What is needed. For the data below, give again exactly the lines from the one containing "[camera-trap image, curated labels]" through the one containing "common name: moose", both ends included, and no others.

++++++++++++++++++++

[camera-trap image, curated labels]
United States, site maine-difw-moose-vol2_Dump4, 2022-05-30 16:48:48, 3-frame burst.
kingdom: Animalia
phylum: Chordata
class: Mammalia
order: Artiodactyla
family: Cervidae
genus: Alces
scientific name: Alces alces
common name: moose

++++++++++++++++++++

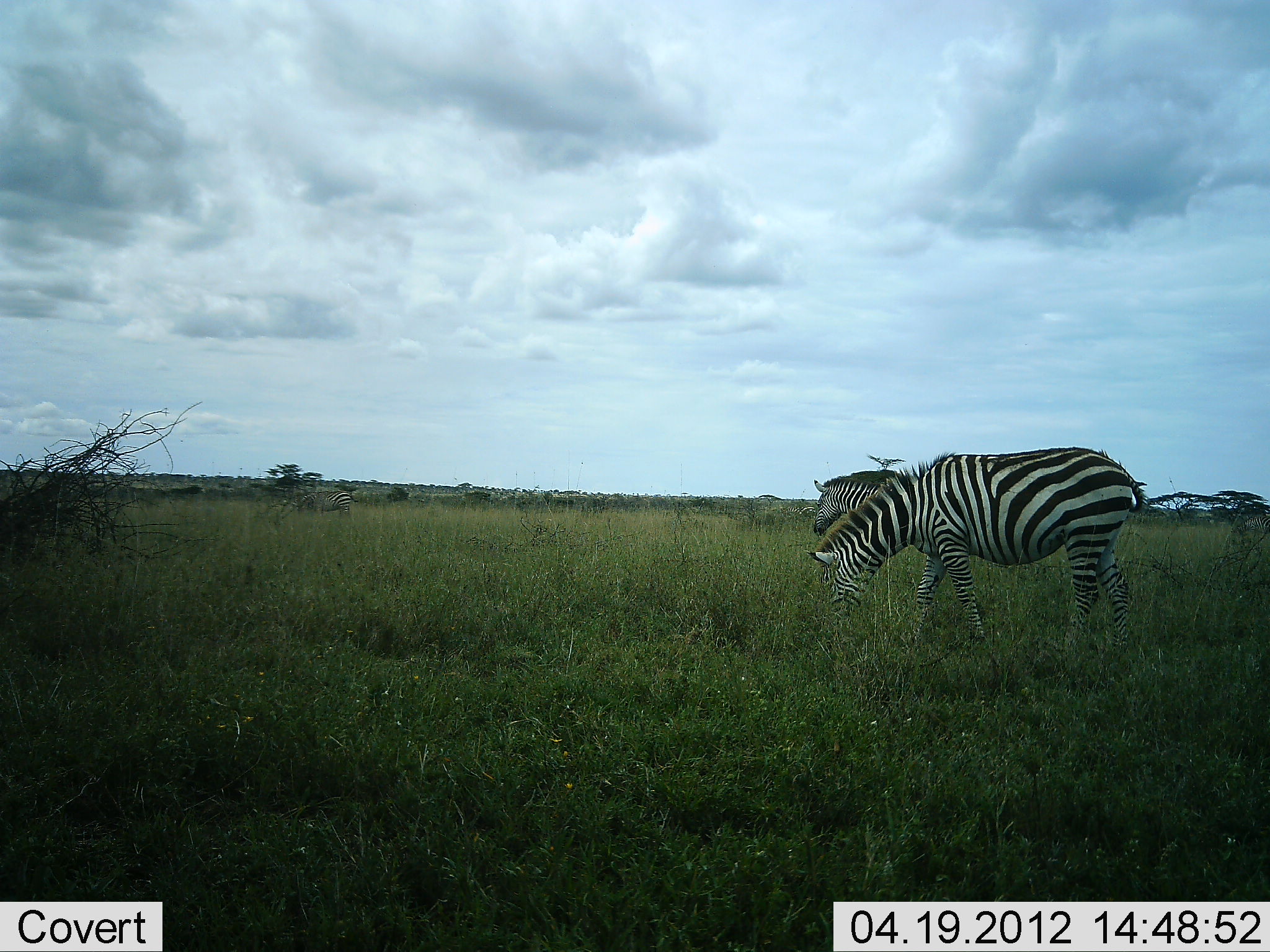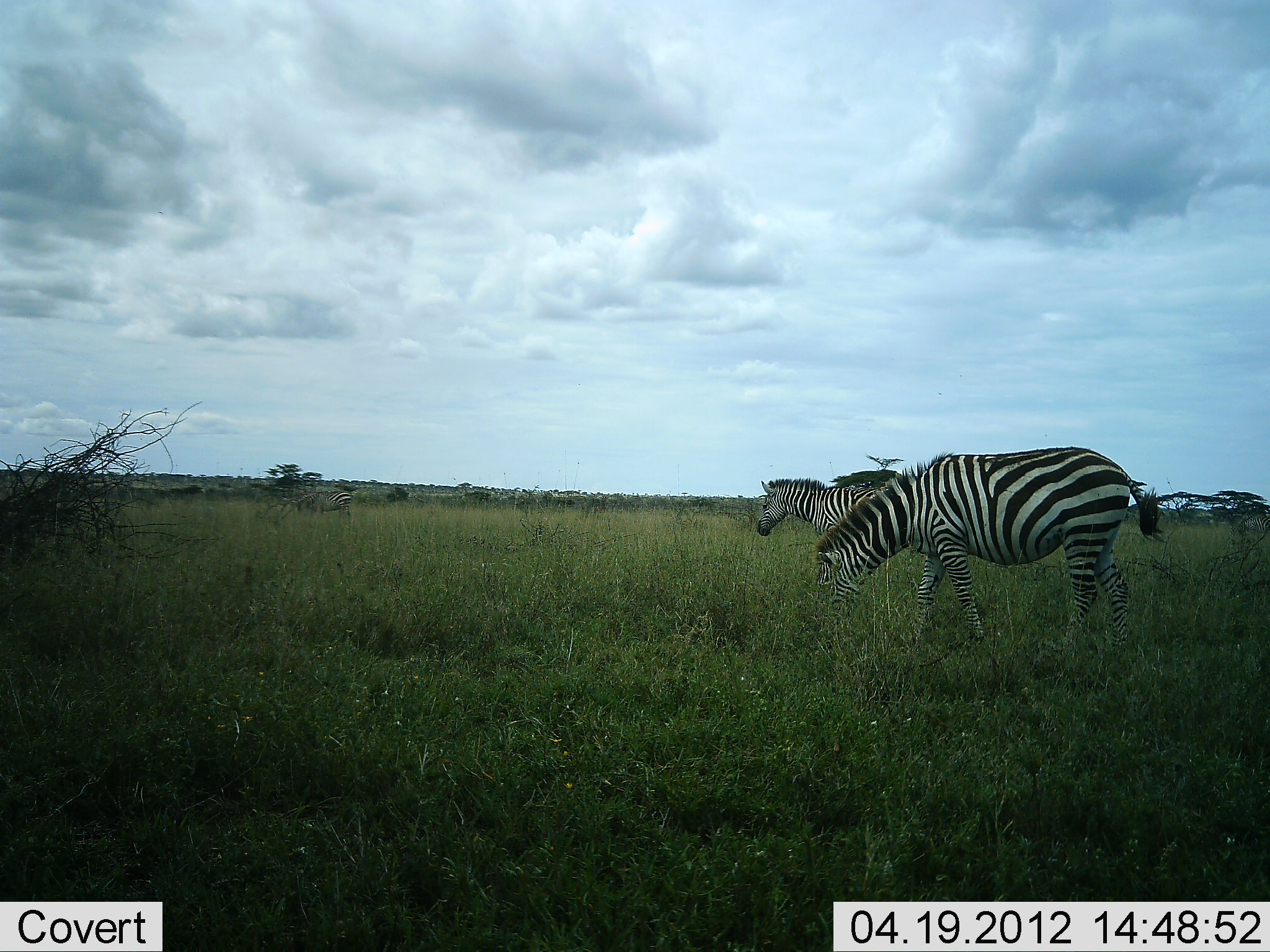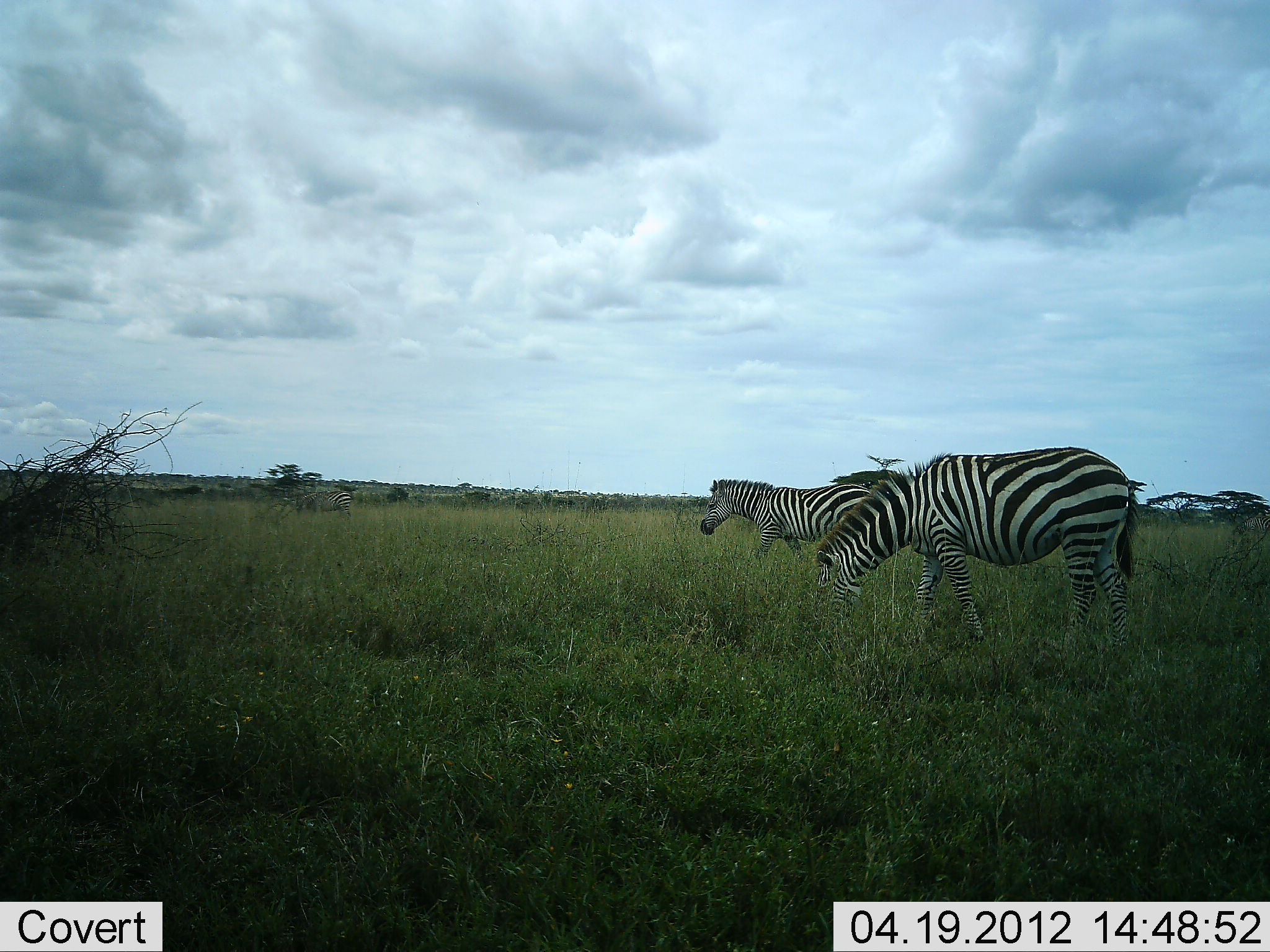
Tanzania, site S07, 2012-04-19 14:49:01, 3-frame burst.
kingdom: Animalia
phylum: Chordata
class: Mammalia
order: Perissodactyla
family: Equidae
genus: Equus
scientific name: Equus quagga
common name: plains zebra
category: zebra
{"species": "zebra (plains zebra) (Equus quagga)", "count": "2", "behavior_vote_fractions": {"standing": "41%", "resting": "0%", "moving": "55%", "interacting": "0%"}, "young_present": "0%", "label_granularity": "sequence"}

++++++++++++++++++++

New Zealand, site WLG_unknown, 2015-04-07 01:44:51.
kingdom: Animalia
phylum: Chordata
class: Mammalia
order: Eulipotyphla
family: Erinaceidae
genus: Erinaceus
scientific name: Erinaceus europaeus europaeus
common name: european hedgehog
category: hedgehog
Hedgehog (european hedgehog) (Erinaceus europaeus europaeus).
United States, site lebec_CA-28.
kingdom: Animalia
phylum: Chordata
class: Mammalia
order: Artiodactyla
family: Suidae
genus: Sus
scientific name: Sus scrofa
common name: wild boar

++++++++++++++++++++

Answer to this problem.
[camera-trap image, curated labels]
United States, site maine-difw-moose-vol2_Dump4, 2022-05-30 16:48:48, 3-frame burst.
kingdom: Animalia
phylum: Chordata
class: Mammalia
order: Artiodactyla
family: Cervidae
genus: Alces
scientific name: Alces alces
common name: moose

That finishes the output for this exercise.